I was sitting on the porch with a glass of iced tea when I noticed a truck coming up from the road. I expected a neighbor or two to check in while Mom was away, but she had only left that morning. It was late afternoon, and the sun was low in the sky, but when I squinted, the aqua blue stood out, and I half hoped and half dreaded it was Jim Halsey. By the time the truck pulled up by the house, I knew for sure it was Jim in his ’57 Chevy. I set the glass down and walked over to greet him. There was no escape now.
“Hey, Freddy,” he said like we were old friends when he got out. “How you doing?”

Maybe he was a little more filled out, but he was still the rangy young grunt that I remembered.
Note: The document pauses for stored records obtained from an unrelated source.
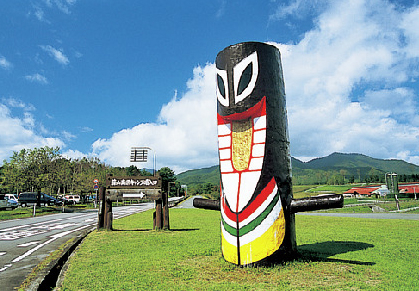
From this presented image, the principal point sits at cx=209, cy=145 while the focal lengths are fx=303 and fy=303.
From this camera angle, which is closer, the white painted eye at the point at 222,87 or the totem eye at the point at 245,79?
the totem eye at the point at 245,79

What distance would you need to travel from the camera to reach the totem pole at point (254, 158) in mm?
5574

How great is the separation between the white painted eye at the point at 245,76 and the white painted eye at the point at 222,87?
0.24 metres

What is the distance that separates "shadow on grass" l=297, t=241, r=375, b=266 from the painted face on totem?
117 cm

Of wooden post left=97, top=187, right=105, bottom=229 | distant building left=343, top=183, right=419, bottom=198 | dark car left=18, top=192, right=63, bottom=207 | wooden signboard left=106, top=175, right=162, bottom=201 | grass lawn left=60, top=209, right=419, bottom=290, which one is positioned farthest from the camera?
distant building left=343, top=183, right=419, bottom=198

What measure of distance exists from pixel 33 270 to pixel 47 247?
346 centimetres

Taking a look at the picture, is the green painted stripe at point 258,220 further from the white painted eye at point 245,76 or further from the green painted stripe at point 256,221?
the white painted eye at point 245,76

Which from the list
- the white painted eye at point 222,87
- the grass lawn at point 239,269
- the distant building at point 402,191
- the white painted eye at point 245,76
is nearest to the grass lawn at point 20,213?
the grass lawn at point 239,269

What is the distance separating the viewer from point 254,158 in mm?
5801

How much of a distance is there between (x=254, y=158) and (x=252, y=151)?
0.15 metres

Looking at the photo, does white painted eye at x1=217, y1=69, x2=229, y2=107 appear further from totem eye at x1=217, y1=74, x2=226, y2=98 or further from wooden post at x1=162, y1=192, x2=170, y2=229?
wooden post at x1=162, y1=192, x2=170, y2=229

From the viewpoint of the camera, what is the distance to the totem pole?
557 cm

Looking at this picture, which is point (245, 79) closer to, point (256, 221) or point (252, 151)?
point (252, 151)

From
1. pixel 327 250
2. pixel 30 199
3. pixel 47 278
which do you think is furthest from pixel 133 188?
pixel 30 199

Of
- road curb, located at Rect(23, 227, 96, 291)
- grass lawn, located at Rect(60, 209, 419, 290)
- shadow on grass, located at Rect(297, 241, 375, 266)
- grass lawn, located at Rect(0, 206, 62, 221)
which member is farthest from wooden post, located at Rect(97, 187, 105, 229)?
grass lawn, located at Rect(0, 206, 62, 221)
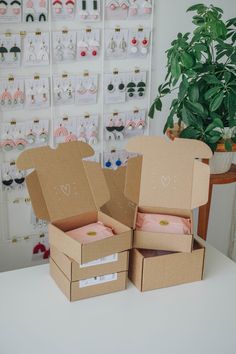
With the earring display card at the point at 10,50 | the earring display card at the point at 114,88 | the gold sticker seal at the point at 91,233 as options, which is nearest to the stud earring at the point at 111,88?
the earring display card at the point at 114,88

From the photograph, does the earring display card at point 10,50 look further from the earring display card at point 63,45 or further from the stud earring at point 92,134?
Answer: the stud earring at point 92,134

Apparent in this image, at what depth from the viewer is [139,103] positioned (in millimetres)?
2666

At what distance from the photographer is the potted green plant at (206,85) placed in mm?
2100

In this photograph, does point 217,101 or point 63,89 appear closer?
point 217,101

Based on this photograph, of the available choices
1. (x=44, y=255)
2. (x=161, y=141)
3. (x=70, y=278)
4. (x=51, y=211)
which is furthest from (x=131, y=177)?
(x=44, y=255)

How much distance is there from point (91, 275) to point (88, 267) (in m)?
0.03

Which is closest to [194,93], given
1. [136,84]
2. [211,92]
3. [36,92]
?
[211,92]

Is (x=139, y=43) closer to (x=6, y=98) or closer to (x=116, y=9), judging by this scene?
(x=116, y=9)

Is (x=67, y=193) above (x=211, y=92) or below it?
below

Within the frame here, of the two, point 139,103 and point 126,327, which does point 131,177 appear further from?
point 139,103

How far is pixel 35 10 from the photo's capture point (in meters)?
2.28

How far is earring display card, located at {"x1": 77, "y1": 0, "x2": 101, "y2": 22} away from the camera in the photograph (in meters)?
2.36

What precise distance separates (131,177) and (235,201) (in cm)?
136

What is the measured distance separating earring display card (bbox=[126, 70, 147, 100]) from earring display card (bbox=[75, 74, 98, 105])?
0.18 m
Light brown curls were sticking out from under his dirty Mail Pouch cap.

“Fine, just fine.” I couldn’t help but smile. I liked Jim. “It’s been a while.”

“Three years, I think. You were just a little thing when I was here last.”

He was digging at me, but he was only kidding.

“Now, you know I wasn’t that little.”

“I guess,” he readily conceded. “How old are you now?”

“Eighteen. I graduated last month.”

Jim walked around the truck, stood in front of me and shook my hand. “Is your father around?” he asked earnestly.

“I’m sorry to say he isn’t. He passed last November. It was sudden. Heart attack.”

Jim removed his cap and said, “My condolences, Freddy. …or is it Fred now?”

“Freddy is fine.”

“Did you and your mother hire a manager?”

“No, I’m working the farm myself.”

“But I thought you had your heart set on going to the university and becoming a teacher like your mother.”

“That was the plan, but then Dad died. All of that’s been put on hold.”

“So, you’re the man to talk to.”

“Yes, for better or worse.” It still felt strange that I was the one in charge. Strange and burdensome.

“Well, you can probably guess that I’m here looking for work.”

“I figured, but you know it’s too early.” Corn was our cash crop, and we wouldn’t need farmhands until later in the summer. “Besides, you know, Dad wouldn’t hire you again. Not after the way you left.”

“I apologize for that, Freddy. I sincerely do. And I’d apologize to Mr. Johnson if he were here. I wasn’t much older than you are now when I run off. I still had some growing to do. I’m more responsible now.”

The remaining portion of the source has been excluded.